**Текст для чтения**
Речь больного, кроме указанных особенностей, не представ­ляет на первый взгляд других расстройств. Повторять слова он может без затруднений. При назывании предметов, которое ему, большей частью, удается, он, однако, иногда оказывается несо­стоятельным. Топор это — “что-то вроде, как дровосеки в лесу”, щипцы для орехов — “тоже вроде того, что идет для плотников” и т. п. О пушинке он говорит, “так что предмет, который убира­ют из комнаты; он, конечно, слишком мал”, о воронке, “это сна­ружи, когда женщина берет воду, когда нужно совсем глубоко”, о свечке — “это зажигалка, которой зажигают свет”, о колоколь­чике — “тоже вещь; внизу у нее такая вещь есть, и сверху у нее также вещи, это тоже детям для игры”. Эти выражения показывают, что больной, очевидно, знает значение предметов, но не в состоянии найти названия для них и вообще затрудняется выра­жать свои мысли словами. Он также не умеет назвать некоторых движений или действий, которые проделывают перед ним, как-то плавание, хлопание в ладоши, звонить, лаять, в других случаях это ему удается. С вещами он обращается частью, прави­льно, частью неправильно. В иголку он вдевает нитку, звонит колокольчиком, зажигает свечку, но со столовым ножем обра­щается как с ложкой, не умеет обходиться с гребнем и щеткой. При рисовании, срисовывании и списывании он, большей ча­стью, воспроизводит бессмысленные каракули; но он зато в со­стоянии написать свое имя и под диктовку воспроизвести фразу: “сегодня идет дождь”, правда только с повторением первого и последнего слова. Когда от него требуют написать место своего рождения, то получается только непонятный ряд букв.

**Исходные материалы**
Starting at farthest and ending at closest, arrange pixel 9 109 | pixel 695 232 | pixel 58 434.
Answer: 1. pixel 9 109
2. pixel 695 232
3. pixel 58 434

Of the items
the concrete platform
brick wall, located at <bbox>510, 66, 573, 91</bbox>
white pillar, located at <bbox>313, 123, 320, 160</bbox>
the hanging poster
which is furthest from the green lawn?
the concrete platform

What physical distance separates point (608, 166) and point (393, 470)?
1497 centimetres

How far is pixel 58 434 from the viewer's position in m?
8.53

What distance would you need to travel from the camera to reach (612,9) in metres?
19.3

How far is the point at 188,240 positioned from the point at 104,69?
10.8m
...
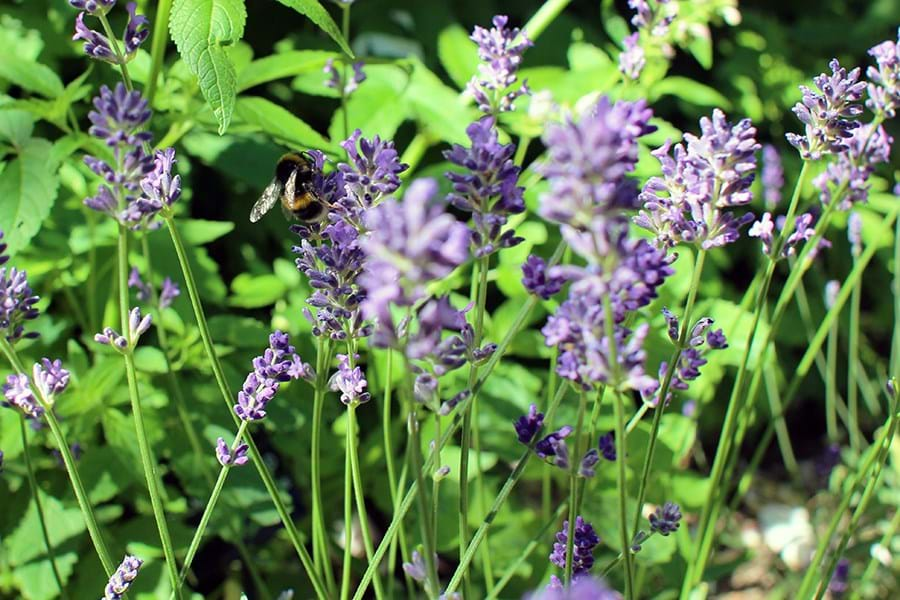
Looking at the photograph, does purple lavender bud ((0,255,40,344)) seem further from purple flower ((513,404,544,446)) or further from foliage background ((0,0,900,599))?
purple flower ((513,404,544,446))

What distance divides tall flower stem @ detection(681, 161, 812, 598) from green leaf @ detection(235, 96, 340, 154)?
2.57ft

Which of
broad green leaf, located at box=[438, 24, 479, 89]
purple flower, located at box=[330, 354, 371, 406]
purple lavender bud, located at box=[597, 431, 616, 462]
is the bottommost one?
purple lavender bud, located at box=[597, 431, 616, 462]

**Проверьте себя**
• a. Как больной обращается со столовым ножом, если верить тексту о больном?
• b. Продолжите текст о больном сразу после его последнего предложения.
Записи никак не связаны с текстом о больном.

**Ответы**
• a. Как с ложкой.

• b.
Из этих наблюдений можно вывести, что больной обнару­живает значительное расстройство восприятия и понимания произносимых и написанных слов, далее зутруднение в нахож­дении слов, в обращении с предметами и в письме, что мы обыкновенно называем афазией, апраксией, аграфией и что на­блюдается в очень выраженном виде при известных очаговых поражениях мозговой коры. Однако, эти выпадения не полные, а касаются во многих случаях только наиболее сложных дейст­вий, в то время как способность к более обыкновенным остает­ся сносной; но в конце концов они распространяются на всю область восприятий и деятельности. Это наблюдение, по-види­мому, надо толковать так, что мы имеем дело не с отдельными большими мозговыми очагами, а со многими маленькими раз­рушениями, которые поражают различные способности только до известной степени, не разрушая ни одной из них окончате­льно.

При соматическом исследовании этого слабого тщедушного старика, мы кроме неправильной деятельности сердца, грубого дрожания растопыренных пальцев и повышенной чувствитель­ности к надавливанию нервных стволов, как она часто наблюда­ется в преклонном возрасте, находим еще также несомненное повышение кровяного давления, которое по методу Recklinghausen'a выражается в 90 к 220 см воды. Вассермановская реакция в крови отсутствует. Из анамнеза надо упомянуть, что больной пил умеренно и изменился за последние два года. Он выражал идеи ревности, искал под кроватью и с палкой подстерегал за входной дверью соперника; ему казалось, что он ночью его ви­дит. В последние месяцы он совершал различные несообразности оставил открытым кран от газа, разбил несколько часов, переворачивал вверх дном вещи и целыми днями шатался по улицам, так что пришлось привести его к нам.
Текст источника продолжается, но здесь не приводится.